The following is a striking example of how Jackson’s “roots” and “routes” intersected and how his American identity informed his global iconicity. For his 1995 song “They Don’t Care About Us,” a song about marginalized people the world over, Jackson filmed two music videos, one of them in Brazil. Brazil, according to historian Gerald Horne, was one of “the two great slave empires of the 19th century” alongside the U.S. (Horne 2007, 1); by 1850, an estimated 4.5 million enslaved Africans were shipped to Brazil (Horne 2007, 2.) A poignant reflection of Jackson’s commitment to his American and African roots via his routes, one of the locations chosen for the Brazilian music video was Pelourinho, in the city of Salvador. From the 1600s to the 1800s, Salvador was a destination for the sale of slaves from Africa, and Pelourinho (which means “pillory”) is the site where African slaves were whipped, tortured, sold, and even died (Ramos 2010, 69). Pelourinho is now a UNESCO World Heritage site. Jackson also used Brazil’s famous black drumming group Olodum in his video, and their red, yellow, green and black clothing reflect their African heritage to which they pay tribute in their drumming (Ramos 2010, 69). In the video, Jackson dances in the place where African slaves were once denied their freedom, their lives; his is an artistic act of reverence and reclamation. His performance is accompanied by the members of Olodum, whose colors Jackson also wears to signify his advocacy for their stance. Jackson grew up a member of a community legally, politically, and socio-economically marginalized in the U.S. for several centuries and who were in exile, and the imprint of that layered history never left his artistic expression even as he undertook his individual journeys. This is apparent from the lyrics of “The Girl is Mine” to his filming at the site of one of the destination points for the African slave trade in Brazil. Thus Jackson’s complex identity bolstered not only his American iconicity but his global one as well.

Made in China

In conclusion, I want to mention my observations from when I attended the unveiling of Michael Jackson’s statue at the Sculpture Park of Guangzhou, in Guangdong province of China during a research trip. On January 1, 2011, in the capital city of the Guangdong province of China, the Guangzhou-based Michael Jackson fan club unveiled a bronze sculpture of Jackson for which they had raised 158,000 yuan (US$23,000.). His arms outstretched, Jackson stands in an inclusive pose from his Superbowl performance, connecting his place in American sports history to China. When I spoke with the fans, some of them told me that they did not see Jackson as purely American; rather, they saw him as a global symbol. Nevertheless, Jackson was the first American pop star whose music and dancing were allowed to be shown on TV in China in the 1980s when China was opening up, and he sold America—and continues to—in much the same way that MacDonalds and Coca Cola have. For fans I interviewed who remember the 1980s–90s, he is synonymous with American pop culture and consumer capitalism. For the younger fans, Jackson represents the epitome of American entrepreneurship and humanitarianism; this comes at a time when China, in the process of privatizing, has heard Bill Gates and Warren Buffett speak about the need for philanthropy. These fans commented that they enjoyed watching footage of Jackson visit hospitals and orphanages on Youku (China’s version of YouTube) because they appreciated his sincerity.
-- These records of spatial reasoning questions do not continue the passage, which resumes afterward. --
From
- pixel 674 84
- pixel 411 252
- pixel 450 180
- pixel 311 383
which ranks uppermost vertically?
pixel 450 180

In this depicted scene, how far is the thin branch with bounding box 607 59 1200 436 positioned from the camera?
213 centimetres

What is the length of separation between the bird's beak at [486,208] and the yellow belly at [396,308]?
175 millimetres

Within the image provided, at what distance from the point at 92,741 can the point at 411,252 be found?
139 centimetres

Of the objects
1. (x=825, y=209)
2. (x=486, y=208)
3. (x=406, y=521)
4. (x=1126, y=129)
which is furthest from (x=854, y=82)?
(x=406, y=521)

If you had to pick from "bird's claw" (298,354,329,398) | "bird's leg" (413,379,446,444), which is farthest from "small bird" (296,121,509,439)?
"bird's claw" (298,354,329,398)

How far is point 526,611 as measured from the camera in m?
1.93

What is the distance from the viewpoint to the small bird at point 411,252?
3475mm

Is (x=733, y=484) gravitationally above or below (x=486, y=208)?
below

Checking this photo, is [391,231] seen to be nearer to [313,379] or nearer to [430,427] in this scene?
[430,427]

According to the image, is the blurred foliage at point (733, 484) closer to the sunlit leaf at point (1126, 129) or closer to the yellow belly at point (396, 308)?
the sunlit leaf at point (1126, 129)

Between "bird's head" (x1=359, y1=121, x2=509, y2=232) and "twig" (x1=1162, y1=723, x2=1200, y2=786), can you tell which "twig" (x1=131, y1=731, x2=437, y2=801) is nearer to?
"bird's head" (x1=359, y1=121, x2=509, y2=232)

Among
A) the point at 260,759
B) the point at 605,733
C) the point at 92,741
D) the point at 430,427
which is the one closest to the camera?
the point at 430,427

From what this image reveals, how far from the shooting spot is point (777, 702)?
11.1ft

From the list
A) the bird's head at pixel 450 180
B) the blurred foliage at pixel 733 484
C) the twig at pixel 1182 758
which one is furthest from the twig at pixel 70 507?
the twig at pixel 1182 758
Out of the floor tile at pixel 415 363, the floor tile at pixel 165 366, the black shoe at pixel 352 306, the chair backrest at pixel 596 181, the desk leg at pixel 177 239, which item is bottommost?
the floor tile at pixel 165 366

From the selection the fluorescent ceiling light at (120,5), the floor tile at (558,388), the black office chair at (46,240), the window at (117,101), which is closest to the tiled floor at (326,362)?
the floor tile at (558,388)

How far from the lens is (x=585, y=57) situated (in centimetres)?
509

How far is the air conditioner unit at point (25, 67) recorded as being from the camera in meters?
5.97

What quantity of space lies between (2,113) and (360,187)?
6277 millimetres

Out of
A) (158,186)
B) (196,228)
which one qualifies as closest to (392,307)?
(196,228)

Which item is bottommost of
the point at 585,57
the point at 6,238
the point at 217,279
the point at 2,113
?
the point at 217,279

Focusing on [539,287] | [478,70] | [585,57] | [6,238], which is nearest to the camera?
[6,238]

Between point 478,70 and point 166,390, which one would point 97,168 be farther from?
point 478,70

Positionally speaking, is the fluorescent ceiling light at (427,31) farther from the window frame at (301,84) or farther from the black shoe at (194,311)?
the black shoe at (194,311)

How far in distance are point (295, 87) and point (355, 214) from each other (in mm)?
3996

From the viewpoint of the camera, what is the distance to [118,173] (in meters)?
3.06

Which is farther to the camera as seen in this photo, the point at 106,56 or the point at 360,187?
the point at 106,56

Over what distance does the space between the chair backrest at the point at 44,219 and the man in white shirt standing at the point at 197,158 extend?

Michael Jackson remains a global icon, yet his place in seminal events and institutions in American life mean that he will always be inextricably linked with America. Undeniably, his experiences there helped shape him, much as Kansas left its imprimatur on Superman, another American icon whose vision transcended the nation. In the meantime, pleased with the sculpture’s popularity, a contingent of Chinese government officials, artists, and businesspeople have sent a replica of Jackson’s sculpture to the U.S.—to Kansas, in fact—as part of a China-U.S. cultural exchange program. Thus, the U.S. will receive its first sculpture of its icon from China, an example of how iconicity—and identity—is as much about movement as it is about moorings.